Finetune pre-trained ESM2 in BioNeMo with LoRA#

This section introduces an extension of BioNeMo fine-tuning of ESM2 models with Low-Rank Adaptation (LoRA).

LoRA is a parameter-efficient approach to adapt large pre-trained language to downstream tasks. LoRA addresses some of the drawbacks of full fine-tuning by freezing the pre-trained model weights and injecting trainable rank decomposition matrices into each layer of the Transformer architecture. Instead of fine-tuning all the weights that constitute the weight matrix of the pre-trained large language model, two smaller matrices that approximate this larger matrix are fine-tuned. These matrices constitute the LoRA adapter. This approach drastically reduces the number of trainable parameters, making finetuning more efficient and less prone to overfitting, especially when the target task has limited data.

Setup#

Before diving in, ensure you have all necessary prerequisites. If this is your first time using BioNeMo, we recommend following the quickstart guide first.

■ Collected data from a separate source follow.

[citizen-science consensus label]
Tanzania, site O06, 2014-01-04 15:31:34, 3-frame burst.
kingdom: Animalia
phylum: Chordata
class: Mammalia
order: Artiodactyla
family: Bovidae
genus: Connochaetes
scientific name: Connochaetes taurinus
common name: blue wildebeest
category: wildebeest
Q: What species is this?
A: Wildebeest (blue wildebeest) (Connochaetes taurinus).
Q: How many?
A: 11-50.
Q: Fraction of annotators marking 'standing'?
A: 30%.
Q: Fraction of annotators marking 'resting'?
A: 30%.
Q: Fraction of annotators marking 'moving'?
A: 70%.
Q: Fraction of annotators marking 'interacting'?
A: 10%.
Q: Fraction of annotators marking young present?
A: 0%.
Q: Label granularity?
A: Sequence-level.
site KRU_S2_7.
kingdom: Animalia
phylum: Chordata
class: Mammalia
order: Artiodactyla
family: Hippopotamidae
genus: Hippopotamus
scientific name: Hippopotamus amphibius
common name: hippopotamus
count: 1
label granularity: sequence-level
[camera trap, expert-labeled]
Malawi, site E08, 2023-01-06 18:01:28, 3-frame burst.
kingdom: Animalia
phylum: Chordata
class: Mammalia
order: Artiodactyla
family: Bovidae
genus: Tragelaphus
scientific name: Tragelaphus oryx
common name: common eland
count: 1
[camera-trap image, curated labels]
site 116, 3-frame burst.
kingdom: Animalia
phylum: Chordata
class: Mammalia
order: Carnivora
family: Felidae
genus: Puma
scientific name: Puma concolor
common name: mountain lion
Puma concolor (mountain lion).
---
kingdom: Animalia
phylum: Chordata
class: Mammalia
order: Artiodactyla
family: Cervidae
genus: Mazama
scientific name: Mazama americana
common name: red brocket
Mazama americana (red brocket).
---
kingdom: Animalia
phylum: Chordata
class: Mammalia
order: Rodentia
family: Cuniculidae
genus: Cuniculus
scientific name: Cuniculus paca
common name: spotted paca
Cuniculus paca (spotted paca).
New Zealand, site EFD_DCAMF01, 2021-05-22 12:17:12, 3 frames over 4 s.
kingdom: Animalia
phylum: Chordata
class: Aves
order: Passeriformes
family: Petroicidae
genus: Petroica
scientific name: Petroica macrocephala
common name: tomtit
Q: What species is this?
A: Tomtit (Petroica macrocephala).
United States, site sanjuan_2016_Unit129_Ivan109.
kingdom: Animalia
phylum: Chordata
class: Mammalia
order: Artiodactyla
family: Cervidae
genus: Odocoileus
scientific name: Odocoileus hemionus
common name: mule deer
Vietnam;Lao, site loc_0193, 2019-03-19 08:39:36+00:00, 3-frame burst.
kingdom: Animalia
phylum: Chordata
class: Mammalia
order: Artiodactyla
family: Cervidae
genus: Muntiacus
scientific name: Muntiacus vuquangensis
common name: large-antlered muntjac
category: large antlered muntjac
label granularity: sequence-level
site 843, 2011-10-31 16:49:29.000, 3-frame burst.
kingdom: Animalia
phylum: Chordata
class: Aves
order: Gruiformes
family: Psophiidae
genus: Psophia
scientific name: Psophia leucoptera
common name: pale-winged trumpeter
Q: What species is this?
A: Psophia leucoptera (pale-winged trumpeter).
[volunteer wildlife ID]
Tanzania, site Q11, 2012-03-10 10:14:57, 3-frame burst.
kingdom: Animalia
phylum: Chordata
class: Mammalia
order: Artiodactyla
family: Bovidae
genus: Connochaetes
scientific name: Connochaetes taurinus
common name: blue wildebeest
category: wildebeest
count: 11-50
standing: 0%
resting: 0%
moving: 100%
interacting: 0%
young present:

All commands should be executed inside the BioNeMo docker container.

Finetune ESM2 model in BioNeMo#

Finetuning Configuration#

BioNeMo framework supports easy fine-tuning on downstream tasks by loading the pretrained model that can be frozen or unfrozen and adding a task-specific head. BioNeMo also provides example config files for downstream task fine-tuning of ESM2 on some FLIP tasks.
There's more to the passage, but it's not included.